When to Bathe Your Guinea Pig  

So if baths aren’t usually unnecessary, how can you tell when your piggie does need one?  

A gentle bath is okay if your pig has gotten particularly stinky or its hair is greasy and soiled. Long-haired guinea pigs are especially prone to getting dirt and waste stuck in their locks and might need bathing. However, if your piggie is mainly dirty in just one spot, like on its bum, wiping it clean with a towel might suffice.  

The other reason to bathe your guinea pig is if they have a parasitic or fungal infection. In this instance, a bath should only come at the recommendation of your exotic vet, who will give you detailed instructions for bathing.  

When Not to Bathe Your Guinea Pig 

There are certain times when you should refrain from bathing entirely. Pregnant guinea pigs and those under six months old should never get a bath. Baths are also a big no-no if your guinea pig has a cold or respiratory infection.

INFORMATION PROVIDED:

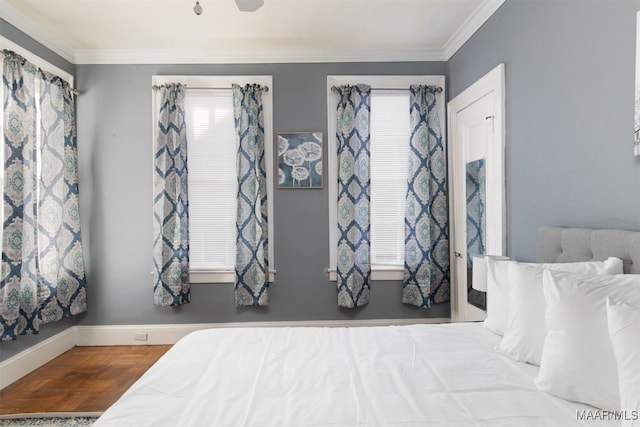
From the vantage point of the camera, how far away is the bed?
3.37 ft

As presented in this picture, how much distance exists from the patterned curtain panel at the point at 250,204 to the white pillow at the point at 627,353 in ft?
8.91

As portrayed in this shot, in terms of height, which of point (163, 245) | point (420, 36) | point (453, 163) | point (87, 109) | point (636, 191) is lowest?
point (163, 245)

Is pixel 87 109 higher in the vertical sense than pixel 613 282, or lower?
higher

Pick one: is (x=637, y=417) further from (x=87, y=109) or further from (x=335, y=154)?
(x=87, y=109)

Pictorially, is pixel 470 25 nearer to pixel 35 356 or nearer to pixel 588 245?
pixel 588 245

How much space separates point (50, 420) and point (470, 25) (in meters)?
4.26

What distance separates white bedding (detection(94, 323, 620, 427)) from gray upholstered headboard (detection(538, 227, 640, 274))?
1.86 ft

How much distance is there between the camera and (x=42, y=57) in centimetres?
294

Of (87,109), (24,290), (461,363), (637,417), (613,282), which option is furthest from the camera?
(87,109)

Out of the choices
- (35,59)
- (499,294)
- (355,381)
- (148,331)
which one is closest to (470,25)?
(499,294)

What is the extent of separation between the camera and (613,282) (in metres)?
1.19

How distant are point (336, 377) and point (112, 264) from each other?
2.98 metres

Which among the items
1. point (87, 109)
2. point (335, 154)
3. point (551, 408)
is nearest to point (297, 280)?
point (335, 154)

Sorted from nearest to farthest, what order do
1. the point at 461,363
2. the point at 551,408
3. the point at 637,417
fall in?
the point at 637,417
the point at 551,408
the point at 461,363
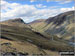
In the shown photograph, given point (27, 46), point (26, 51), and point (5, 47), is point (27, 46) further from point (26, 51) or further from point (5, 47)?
point (5, 47)

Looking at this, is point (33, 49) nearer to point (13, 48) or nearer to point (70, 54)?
point (13, 48)

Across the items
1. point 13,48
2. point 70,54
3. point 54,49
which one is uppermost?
point 70,54

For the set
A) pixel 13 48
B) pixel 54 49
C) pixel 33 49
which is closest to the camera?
pixel 13 48

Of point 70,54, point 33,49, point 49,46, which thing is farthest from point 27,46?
point 70,54

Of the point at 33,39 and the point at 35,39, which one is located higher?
the point at 33,39

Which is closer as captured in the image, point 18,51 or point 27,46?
point 18,51

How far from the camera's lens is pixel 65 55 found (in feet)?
103

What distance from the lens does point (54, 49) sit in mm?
120250

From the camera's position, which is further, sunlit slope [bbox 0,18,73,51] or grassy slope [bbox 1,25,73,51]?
grassy slope [bbox 1,25,73,51]

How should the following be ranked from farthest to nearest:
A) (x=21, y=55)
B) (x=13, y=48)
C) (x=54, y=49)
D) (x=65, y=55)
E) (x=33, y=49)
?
(x=54, y=49)
(x=33, y=49)
(x=13, y=48)
(x=21, y=55)
(x=65, y=55)

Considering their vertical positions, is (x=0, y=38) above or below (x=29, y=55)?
above

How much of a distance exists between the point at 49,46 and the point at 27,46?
24.8 metres

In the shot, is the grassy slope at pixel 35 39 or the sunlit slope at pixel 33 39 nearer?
the sunlit slope at pixel 33 39

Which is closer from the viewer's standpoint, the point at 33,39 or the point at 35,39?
the point at 33,39
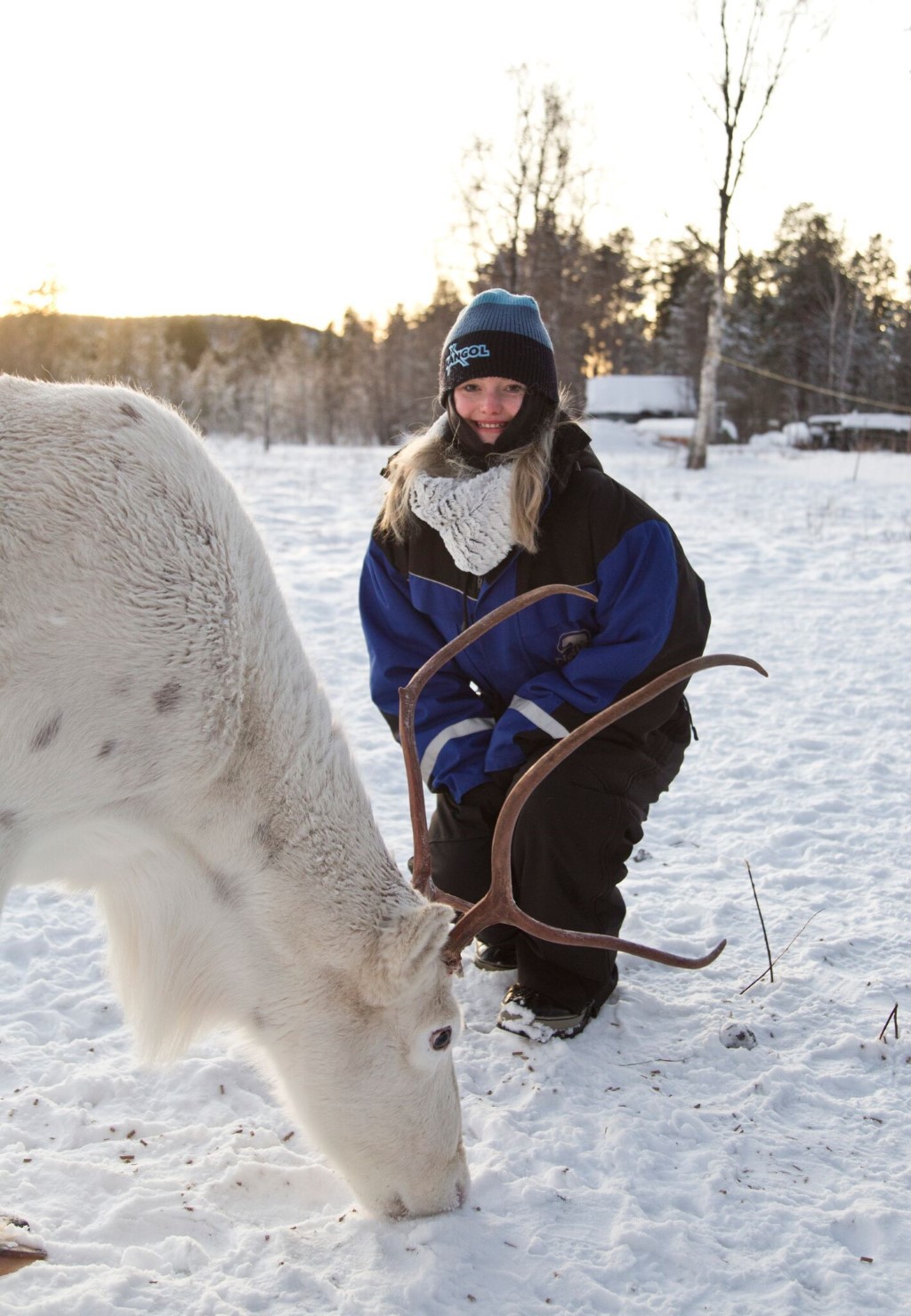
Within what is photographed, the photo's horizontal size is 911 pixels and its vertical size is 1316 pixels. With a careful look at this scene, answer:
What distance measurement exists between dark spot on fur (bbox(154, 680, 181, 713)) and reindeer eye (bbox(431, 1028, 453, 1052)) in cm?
78

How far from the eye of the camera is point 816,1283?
1.79 meters

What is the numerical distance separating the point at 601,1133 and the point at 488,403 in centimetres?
181

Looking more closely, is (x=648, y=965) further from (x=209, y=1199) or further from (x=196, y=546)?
(x=196, y=546)

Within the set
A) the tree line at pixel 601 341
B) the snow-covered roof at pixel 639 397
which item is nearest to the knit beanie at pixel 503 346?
the tree line at pixel 601 341

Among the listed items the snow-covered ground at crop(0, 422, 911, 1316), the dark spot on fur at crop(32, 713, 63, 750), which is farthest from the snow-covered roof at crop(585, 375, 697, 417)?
the dark spot on fur at crop(32, 713, 63, 750)

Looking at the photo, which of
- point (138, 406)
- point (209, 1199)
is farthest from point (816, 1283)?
point (138, 406)

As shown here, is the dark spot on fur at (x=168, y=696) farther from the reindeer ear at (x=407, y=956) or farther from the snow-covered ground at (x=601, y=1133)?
the reindeer ear at (x=407, y=956)

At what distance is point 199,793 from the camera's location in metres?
1.78

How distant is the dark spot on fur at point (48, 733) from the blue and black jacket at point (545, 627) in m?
1.27

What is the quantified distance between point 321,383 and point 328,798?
42.8 m

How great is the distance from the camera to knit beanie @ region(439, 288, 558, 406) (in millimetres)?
2631

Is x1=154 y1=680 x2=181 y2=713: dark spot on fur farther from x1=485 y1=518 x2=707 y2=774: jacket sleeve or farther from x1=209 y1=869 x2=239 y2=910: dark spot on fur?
x1=485 y1=518 x2=707 y2=774: jacket sleeve

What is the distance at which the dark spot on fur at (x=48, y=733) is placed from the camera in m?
1.63

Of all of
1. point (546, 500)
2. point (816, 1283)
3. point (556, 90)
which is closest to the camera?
point (816, 1283)
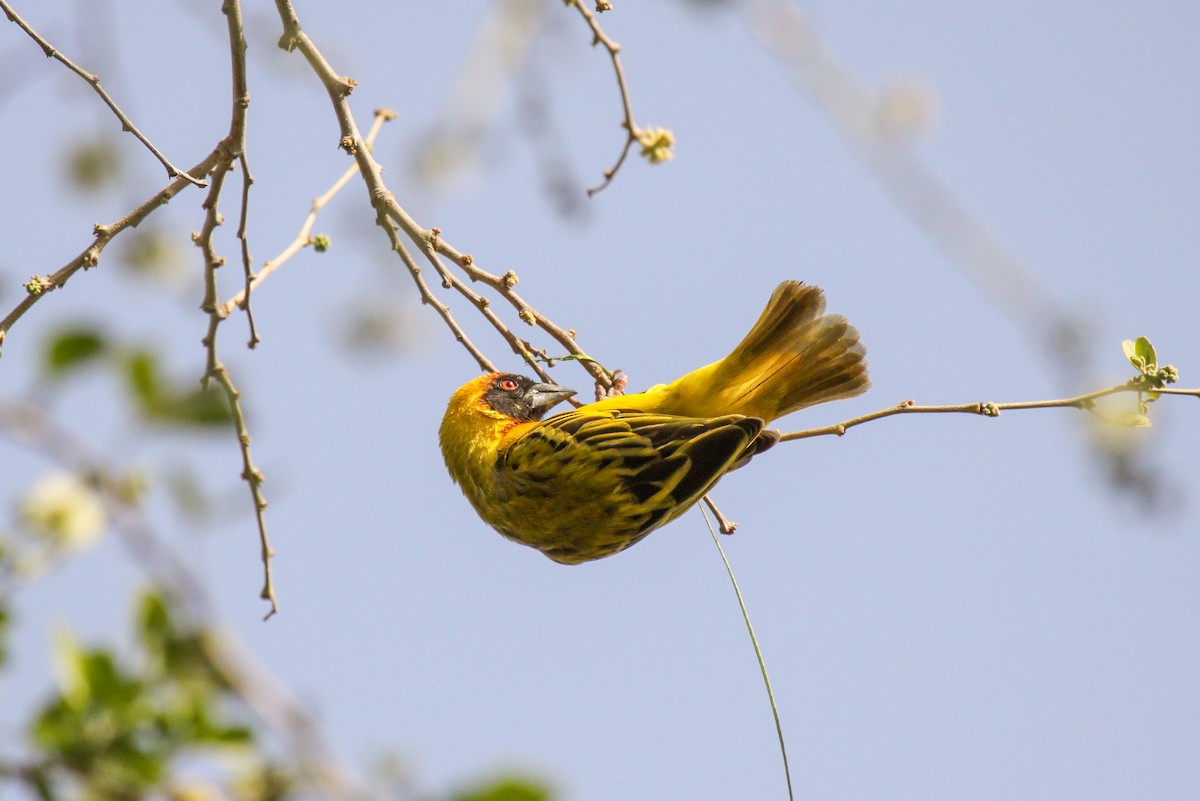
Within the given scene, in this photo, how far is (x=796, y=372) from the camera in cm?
408

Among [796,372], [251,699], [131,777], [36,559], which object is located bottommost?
[251,699]

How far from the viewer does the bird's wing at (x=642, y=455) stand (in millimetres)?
3617

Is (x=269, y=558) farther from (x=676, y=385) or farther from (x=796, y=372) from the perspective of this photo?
(x=796, y=372)

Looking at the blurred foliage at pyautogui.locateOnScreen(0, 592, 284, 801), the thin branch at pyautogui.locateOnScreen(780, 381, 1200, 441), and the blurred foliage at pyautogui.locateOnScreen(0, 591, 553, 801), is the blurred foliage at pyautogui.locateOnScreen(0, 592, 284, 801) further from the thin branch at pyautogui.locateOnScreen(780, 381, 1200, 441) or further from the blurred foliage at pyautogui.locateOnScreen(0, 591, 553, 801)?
the thin branch at pyautogui.locateOnScreen(780, 381, 1200, 441)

EXERCISE DIRECTIONS:
Retype word for word the part of the guinea pig bathing text between "When to Bathe" and "towel might suffice.", inclusive.

TASK OUTPUT:
When to Bathe Your Guinea Pig  

So if baths aren’t usually unnecessary, how can you tell when your piggie does need one?  

A gentle bath is okay if your pig has gotten particularly stinky or its hair is greasy and soiled. Long-haired guinea pigs are especially prone to getting dirt and waste stuck in their locks and might need bathing. However, if your piggie is mainly dirty in just one spot, like on its bum, wiping it clean with a towel might suffice.